National monument of Singapore
- Designated: 5 July 1979; 47 years ago
- Reference no.: 18

= Masjid Abdul Gaffoor =

Historic mosque in Little India, Singapore

The Abdul Gaffoor Mosque (Tamil: மஸ்ஜித் அப்துல் கஃபூர், Jawi: مسجد عبد الغفور, Malay: Masjid Abdul Gaffoor), sometimes known as Masjid Abdul Gafoor, is a historic congregational mosque located in Little India, Singapore. Formerly known as the Dunlop Street Mosque, it was built in 1910 by Shaik Abdul Gaffoor on the site of a smaller wooden mosque which stood in the area. Gazetted as a national monument in 1979, the mosque is a landmark of the Rochor planning area along with Masjid Angullia.

== History ==
The original structure at the site was a small mosque known as Al-Abrar Mosque (not to be confused with the mosque of the same name at Telok Ayer), which served the Muslim residents of areas within Kampong Kapor and Race Course Road; which were composed of Indian Muslim coolies and traders, as well as Baweanese horse trainers. This small mosque was built in the 1800s as a simple wooden structure containing a prayer hall, akin to a traditional surau.

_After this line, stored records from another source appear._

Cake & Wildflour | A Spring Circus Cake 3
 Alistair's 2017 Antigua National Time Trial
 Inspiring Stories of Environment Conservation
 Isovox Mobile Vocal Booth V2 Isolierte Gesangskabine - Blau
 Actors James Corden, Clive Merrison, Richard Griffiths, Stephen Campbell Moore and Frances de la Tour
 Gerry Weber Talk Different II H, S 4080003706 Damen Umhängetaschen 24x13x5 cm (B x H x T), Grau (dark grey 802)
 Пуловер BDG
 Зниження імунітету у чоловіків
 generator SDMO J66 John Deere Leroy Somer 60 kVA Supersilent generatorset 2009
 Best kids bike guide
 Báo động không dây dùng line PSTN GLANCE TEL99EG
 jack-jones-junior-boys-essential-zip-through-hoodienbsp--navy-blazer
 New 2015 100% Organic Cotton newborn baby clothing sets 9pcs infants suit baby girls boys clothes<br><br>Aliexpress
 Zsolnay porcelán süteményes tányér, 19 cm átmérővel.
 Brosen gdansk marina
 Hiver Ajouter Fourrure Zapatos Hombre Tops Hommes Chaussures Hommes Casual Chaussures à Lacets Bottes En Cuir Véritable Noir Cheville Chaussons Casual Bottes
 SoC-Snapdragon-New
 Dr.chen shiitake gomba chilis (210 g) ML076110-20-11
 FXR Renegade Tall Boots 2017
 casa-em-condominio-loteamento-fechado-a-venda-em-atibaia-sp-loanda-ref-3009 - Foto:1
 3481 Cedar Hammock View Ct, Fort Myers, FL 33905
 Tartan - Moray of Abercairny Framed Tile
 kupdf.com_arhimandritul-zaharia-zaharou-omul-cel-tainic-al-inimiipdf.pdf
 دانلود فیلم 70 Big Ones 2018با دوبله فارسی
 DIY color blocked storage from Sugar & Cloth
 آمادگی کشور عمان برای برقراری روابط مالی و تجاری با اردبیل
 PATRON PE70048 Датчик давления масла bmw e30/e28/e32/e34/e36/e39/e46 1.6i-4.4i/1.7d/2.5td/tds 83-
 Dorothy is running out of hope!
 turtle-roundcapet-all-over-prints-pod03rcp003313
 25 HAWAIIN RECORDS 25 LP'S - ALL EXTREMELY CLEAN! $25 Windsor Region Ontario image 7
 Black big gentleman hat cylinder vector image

Shaik Abdul Gaffoor, a clerk at a local law firm, was appointed as a trustee of the Al-Abrar Mosque and later given permission to construct a larger mosque building in the compound of the Al-Abrar Mosque which was later named after him. He was also allowed to purchase several shophouses surrounding the mosque compound and use them as a source of finance for the mosque. Shaik Abdul Gaffoor later re-established an awqaf endowment for the mosque under his name in 1907. With the endowment, the mosque was rebuilt in 1910 as the Dunlop Street Mosque, although it would later be renamed as the Abdul Gaffoor Mosque by governmental authories.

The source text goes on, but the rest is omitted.